Cyclist fatality raises concerns over bike safety, enforcement


Posted on April 16, 2014 at 10:19 PM

Updated Wednesday, Apr 16 at 10:21 PM

Jaclyn Kelley / Eyewitness News
Email: | Twitter: @jkelleyWWL

NEW ORLEANS -- Biking continues to get more popular here in the city, but last week's car crash that killed an Ironman competitor raises concerns about whether drivers and bicyclists know the rules.

New Orleans ranks at the top when it comes to the number of bike commuters hitting the pavement, but those in the local biking community says it's not always the most bike friendly.

"We pretty much have close calls weekly," said triathlon coach Kevin Pilet.

Every weekend, Pilet takes 30 to 40 cyclists out to train on Chef Highway. It is the same stretch of highway where an Atlanta firefighter was killed while cycling last week.

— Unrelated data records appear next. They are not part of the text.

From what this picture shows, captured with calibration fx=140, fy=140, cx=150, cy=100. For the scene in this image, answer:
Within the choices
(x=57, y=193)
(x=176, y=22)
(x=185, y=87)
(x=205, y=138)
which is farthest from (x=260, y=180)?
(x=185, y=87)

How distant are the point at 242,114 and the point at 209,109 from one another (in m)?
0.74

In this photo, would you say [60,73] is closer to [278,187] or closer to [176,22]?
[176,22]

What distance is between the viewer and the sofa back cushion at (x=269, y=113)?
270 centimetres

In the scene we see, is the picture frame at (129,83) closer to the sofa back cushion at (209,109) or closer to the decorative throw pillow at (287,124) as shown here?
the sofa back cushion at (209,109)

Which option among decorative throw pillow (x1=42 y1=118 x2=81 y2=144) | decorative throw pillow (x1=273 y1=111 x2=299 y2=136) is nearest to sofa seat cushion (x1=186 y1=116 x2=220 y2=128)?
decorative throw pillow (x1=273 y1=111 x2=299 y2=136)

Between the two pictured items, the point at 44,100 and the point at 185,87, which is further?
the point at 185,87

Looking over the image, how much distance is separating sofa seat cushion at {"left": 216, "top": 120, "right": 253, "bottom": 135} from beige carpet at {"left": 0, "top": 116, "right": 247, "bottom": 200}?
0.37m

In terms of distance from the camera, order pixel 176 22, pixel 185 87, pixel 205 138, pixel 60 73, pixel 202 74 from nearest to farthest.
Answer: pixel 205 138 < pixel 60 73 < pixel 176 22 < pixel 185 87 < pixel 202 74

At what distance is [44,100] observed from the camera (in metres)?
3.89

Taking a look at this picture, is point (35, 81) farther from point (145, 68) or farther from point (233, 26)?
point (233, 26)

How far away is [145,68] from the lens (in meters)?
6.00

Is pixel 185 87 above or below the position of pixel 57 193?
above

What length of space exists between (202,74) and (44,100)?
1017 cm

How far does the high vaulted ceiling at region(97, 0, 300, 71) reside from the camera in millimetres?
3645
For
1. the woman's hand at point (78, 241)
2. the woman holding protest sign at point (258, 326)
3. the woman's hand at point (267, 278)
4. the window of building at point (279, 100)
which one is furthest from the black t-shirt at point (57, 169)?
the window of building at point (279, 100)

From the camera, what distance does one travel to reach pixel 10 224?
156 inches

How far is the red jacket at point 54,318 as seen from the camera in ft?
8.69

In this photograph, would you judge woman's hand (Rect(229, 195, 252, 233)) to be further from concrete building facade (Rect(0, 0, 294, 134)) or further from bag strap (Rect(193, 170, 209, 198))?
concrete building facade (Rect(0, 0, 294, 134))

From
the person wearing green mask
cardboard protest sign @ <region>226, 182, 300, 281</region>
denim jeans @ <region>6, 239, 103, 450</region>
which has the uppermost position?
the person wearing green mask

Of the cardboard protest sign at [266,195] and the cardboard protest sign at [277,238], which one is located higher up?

Pilet said that is why safety always comes first

"The right of way, no matter what, we try to give to the driver because we get killed," he said. "It doesn't matter who is right or wrong."

He said more often than not, drivers do not share the road. It is a frustration drivers also share.

"It is a road, it is a car path first," said Julie Tompkins, who drives a lot for work. "Sometimes I feel like the bikers think they own the road."

Although Chef Highway is not a designed bike route, Bike Easy Executive Director Naomi Doerner said bicyclists have every right to be on the road.

"Bikers are allow the same privileges as drivers on the road -- and they are privileges -- and we are to abide by the rules of the road," says Doerner.

That means bike riders have to ride on the right side of the road and not the sidewalk. Just like cars, cyclists must obey all traffic laws, such as stopping at stop signs and use turn signals.

State law also says motorists must give cyclists at least three feet of space when passing, if it is safe and legal to pass.

Still, drivers and cyclists are guilty of breaking these laws.

"The public, in general, needs to be educated about riding with traffic and the cars about sharing the lane," Pilet said.

Whether you drive or bike, everyone seems to agree there needs to be more road signs, more bike paths and better enforcement of the laws.

"Just as you would caution drivers to be safe on the road, you would caution bicyclist to be safe on the road," Doerner said. "These are safe activities as long as everyone is following the rules."